Recorded data:
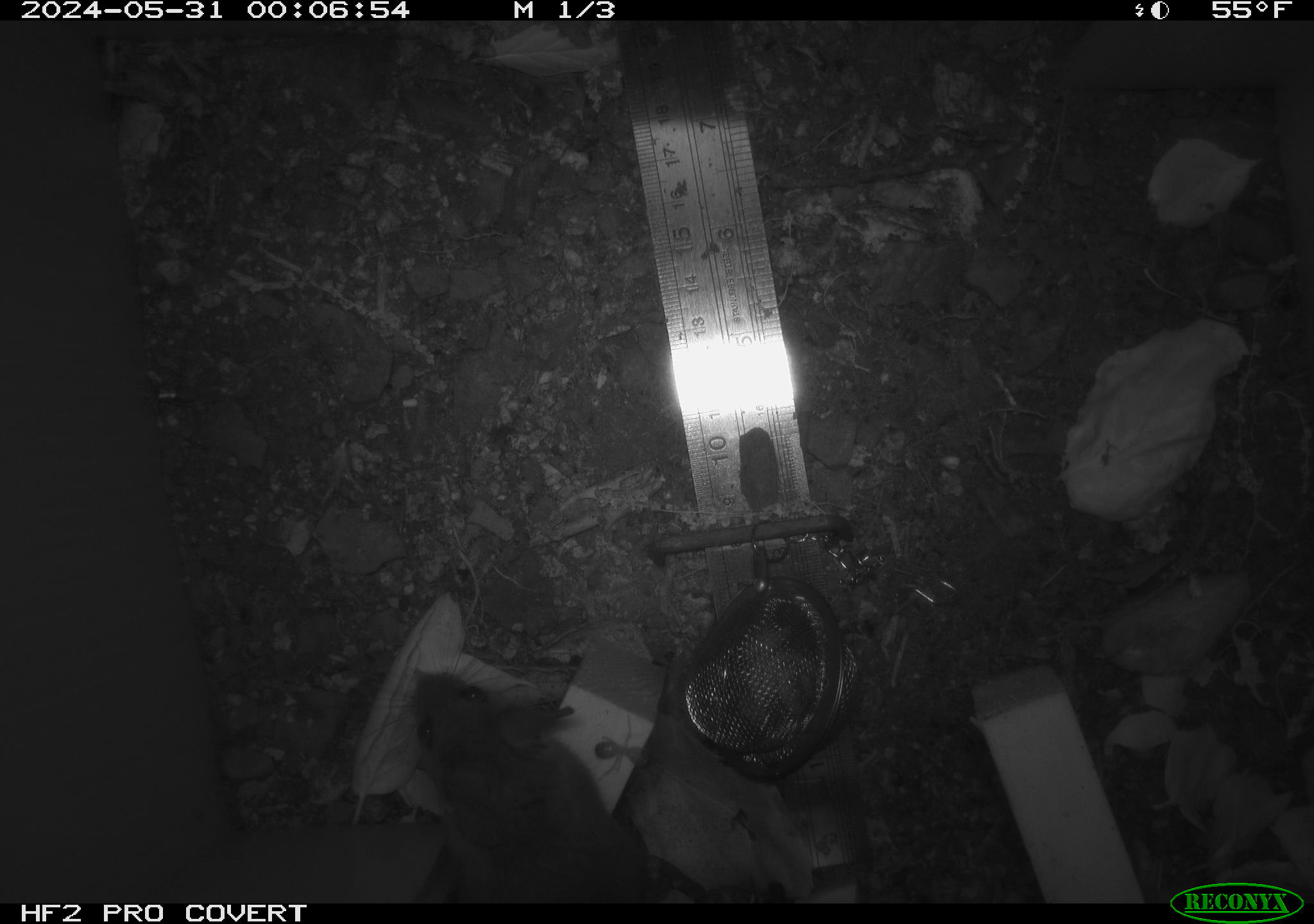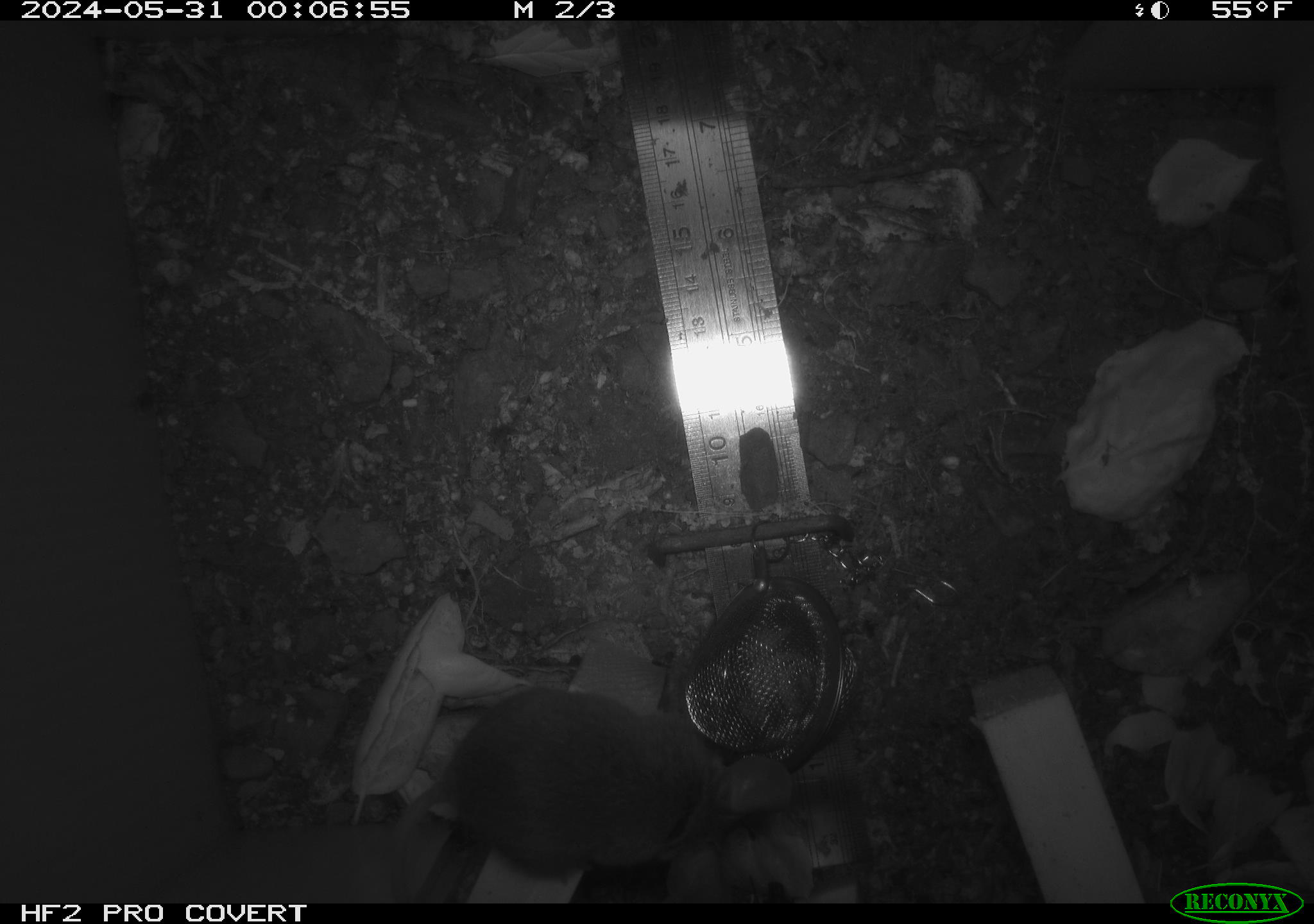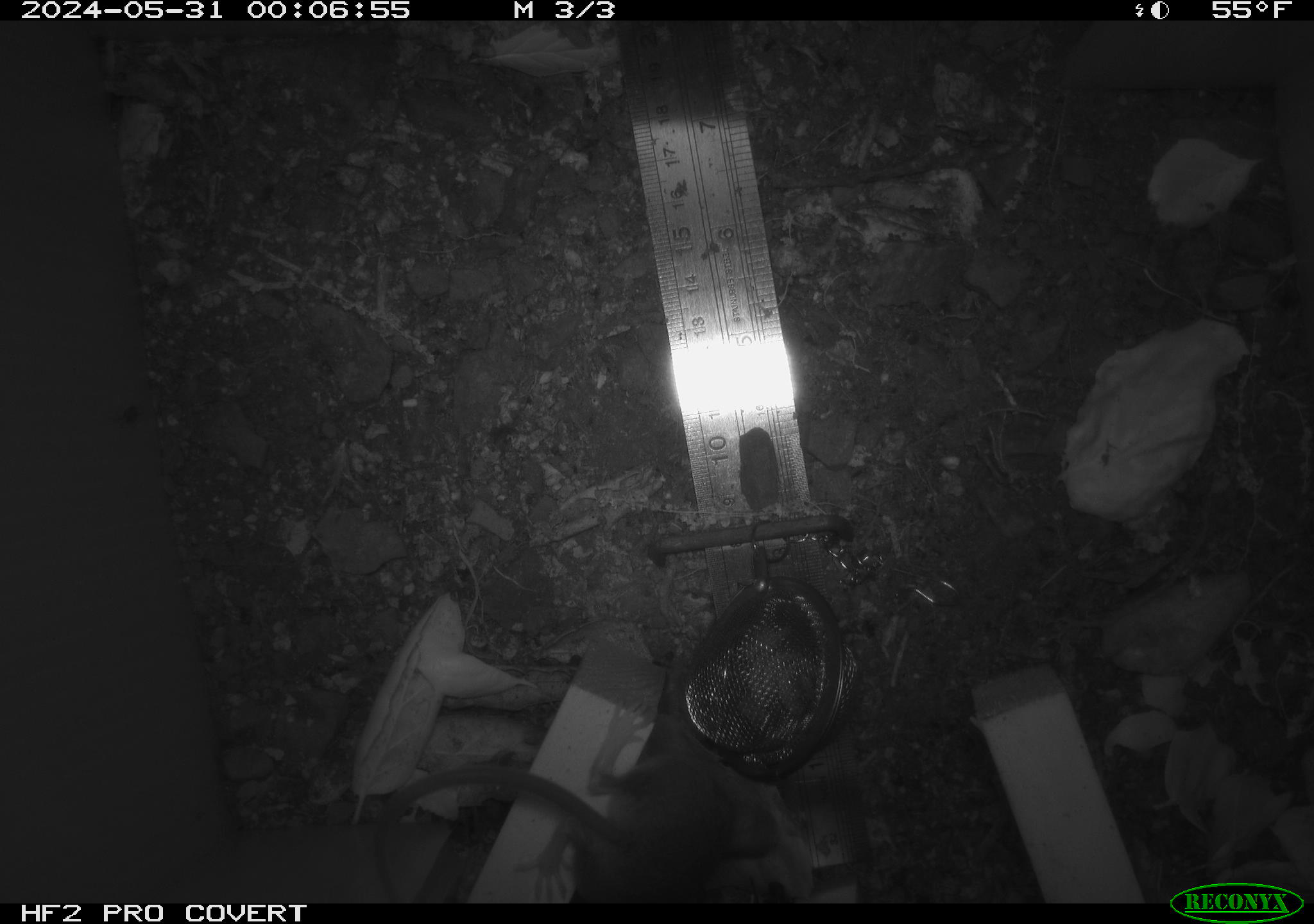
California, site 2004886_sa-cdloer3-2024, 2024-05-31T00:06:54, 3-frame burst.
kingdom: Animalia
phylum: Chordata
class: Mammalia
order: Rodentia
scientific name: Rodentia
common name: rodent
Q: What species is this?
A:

- Exercise objective
Your answer must contain the full data, repeated exactly, without pictures.

- Solution below
California, site 2004886_sa-cdloer3-2024, 2024-05-31T00:06:54, 3-frame burst.
kingdom: Animalia
phylum: Chordata
class: Mammalia
order: Rodentia
scientific name: Rodentia
common name: rodent
Q: What species is this?
A:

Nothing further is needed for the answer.